I'm starting this thread for for all those applicants including me who have issue to submit any proof for salary paid in cash. It would be grateful to get procedures and process done by successful applicants to satisfy their CO. 

I myself, don't have any pay slip or bank statement for my first job which was for 10 months because I was paid in cash. But I have received detailed experience letter mentioning my salary, job duties. I have employment job offer which shows my salary too. I am afraid whether CO makes any issues regarding this


----------



## 2013 (Sep 16, 2013)

Count me in... !!

Same problem..


----------



## askmohit (Aug 3, 2013)

mee too


----------



## Hunter85 (Dec 5, 2013)

same here


----------



## rahulreshu (Aug 11, 2013)

0z_dream said:


> Hi,
> 
> I'm starting this thread for for all those applicants including me who have issue to submit any proof for salary paid in cash.

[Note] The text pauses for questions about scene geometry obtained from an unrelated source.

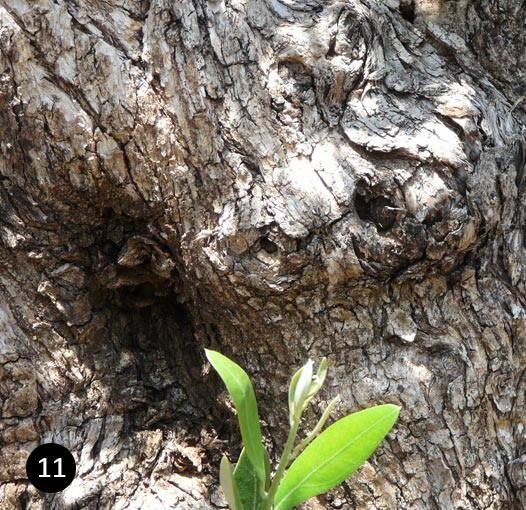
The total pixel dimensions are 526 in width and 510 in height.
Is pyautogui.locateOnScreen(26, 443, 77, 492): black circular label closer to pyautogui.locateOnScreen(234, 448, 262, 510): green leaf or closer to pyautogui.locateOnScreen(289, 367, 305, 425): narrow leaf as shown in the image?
pyautogui.locateOnScreen(234, 448, 262, 510): green leaf

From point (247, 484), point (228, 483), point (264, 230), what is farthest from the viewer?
point (264, 230)

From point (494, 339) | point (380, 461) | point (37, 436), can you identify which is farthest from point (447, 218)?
point (37, 436)

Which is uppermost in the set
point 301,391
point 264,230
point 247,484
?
point 264,230

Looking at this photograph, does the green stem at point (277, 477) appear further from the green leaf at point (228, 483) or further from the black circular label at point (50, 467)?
the black circular label at point (50, 467)

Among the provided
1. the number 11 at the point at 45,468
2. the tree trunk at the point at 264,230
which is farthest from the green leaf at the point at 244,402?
the number 11 at the point at 45,468

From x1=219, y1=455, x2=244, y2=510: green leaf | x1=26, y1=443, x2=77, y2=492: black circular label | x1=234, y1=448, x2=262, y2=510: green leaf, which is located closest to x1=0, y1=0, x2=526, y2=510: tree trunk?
x1=26, y1=443, x2=77, y2=492: black circular label

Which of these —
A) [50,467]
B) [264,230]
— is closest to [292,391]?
[264,230]

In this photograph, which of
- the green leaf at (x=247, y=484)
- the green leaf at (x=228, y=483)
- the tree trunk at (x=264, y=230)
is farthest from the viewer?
the tree trunk at (x=264, y=230)

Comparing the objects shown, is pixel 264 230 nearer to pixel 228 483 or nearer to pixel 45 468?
pixel 228 483
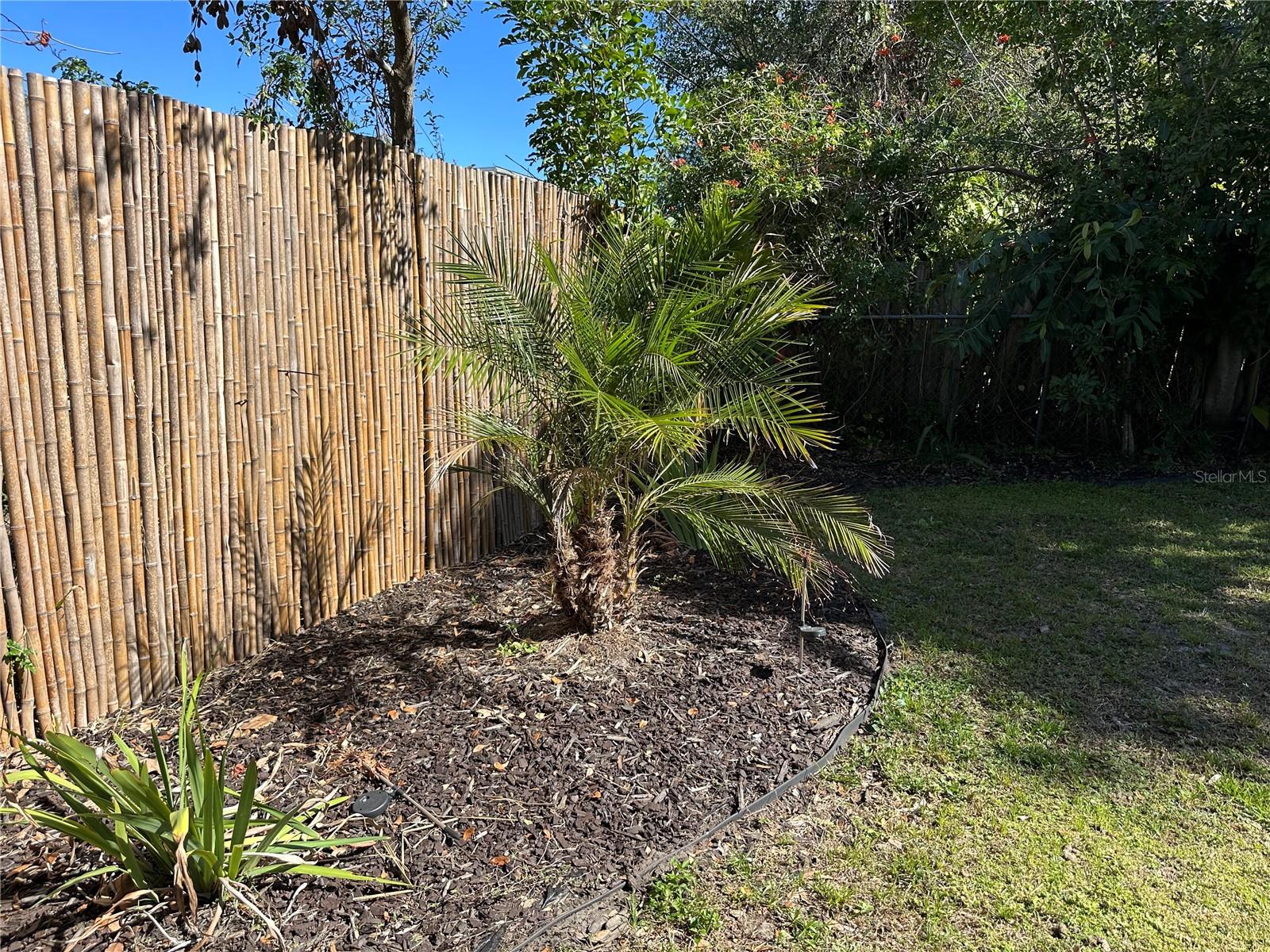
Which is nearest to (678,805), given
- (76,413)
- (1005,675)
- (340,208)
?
(1005,675)

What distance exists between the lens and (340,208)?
13.6 feet

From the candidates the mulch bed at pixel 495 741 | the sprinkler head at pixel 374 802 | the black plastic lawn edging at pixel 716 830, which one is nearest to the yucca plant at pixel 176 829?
the mulch bed at pixel 495 741

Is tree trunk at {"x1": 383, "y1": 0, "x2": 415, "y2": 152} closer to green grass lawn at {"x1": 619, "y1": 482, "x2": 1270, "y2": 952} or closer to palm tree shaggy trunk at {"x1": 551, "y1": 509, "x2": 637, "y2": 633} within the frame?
palm tree shaggy trunk at {"x1": 551, "y1": 509, "x2": 637, "y2": 633}

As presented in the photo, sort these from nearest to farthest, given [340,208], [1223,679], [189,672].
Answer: [189,672] → [1223,679] → [340,208]

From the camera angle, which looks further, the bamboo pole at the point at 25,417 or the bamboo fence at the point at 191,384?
the bamboo fence at the point at 191,384

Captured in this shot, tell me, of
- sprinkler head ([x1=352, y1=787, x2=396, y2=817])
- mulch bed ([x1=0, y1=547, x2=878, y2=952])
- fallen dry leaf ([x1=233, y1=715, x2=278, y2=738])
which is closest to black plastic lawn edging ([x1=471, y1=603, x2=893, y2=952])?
mulch bed ([x1=0, y1=547, x2=878, y2=952])

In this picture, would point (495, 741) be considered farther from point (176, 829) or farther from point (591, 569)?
point (176, 829)

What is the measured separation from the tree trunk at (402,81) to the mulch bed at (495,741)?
270 centimetres

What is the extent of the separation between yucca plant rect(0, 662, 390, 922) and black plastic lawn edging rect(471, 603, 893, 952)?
474 millimetres

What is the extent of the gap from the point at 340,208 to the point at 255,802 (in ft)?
8.69

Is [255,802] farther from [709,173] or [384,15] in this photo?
[709,173]

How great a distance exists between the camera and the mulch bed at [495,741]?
2.47 m

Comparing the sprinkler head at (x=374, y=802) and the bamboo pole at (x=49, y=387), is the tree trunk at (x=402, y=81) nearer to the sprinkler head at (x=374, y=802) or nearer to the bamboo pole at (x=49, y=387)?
the bamboo pole at (x=49, y=387)

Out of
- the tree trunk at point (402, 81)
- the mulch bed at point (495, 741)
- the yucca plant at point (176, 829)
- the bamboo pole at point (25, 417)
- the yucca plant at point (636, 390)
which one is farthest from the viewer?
the tree trunk at point (402, 81)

It would be grateful to get procedures and process done by successful applicants to satisfy their CO.
> 
> I myself, don't have any pay slip or bank statement for my first job which was for 10 months because I was paid in cash. But I have received detailed experience letter mentioning my salary, job duties. I have employment job offer which shows my salary too. I am afraid whether CO makes any issues regarding this


Is this 10 months part of the 2 years (or how many ever years based on ACS assessment) that you must show as non relevant?


----------



## 2013 (Sep 16, 2013)

rahulreshu said:


> Is this 10 months part of the 2 years (or how many ever years based on ACS assessment) that you must show as non relevant?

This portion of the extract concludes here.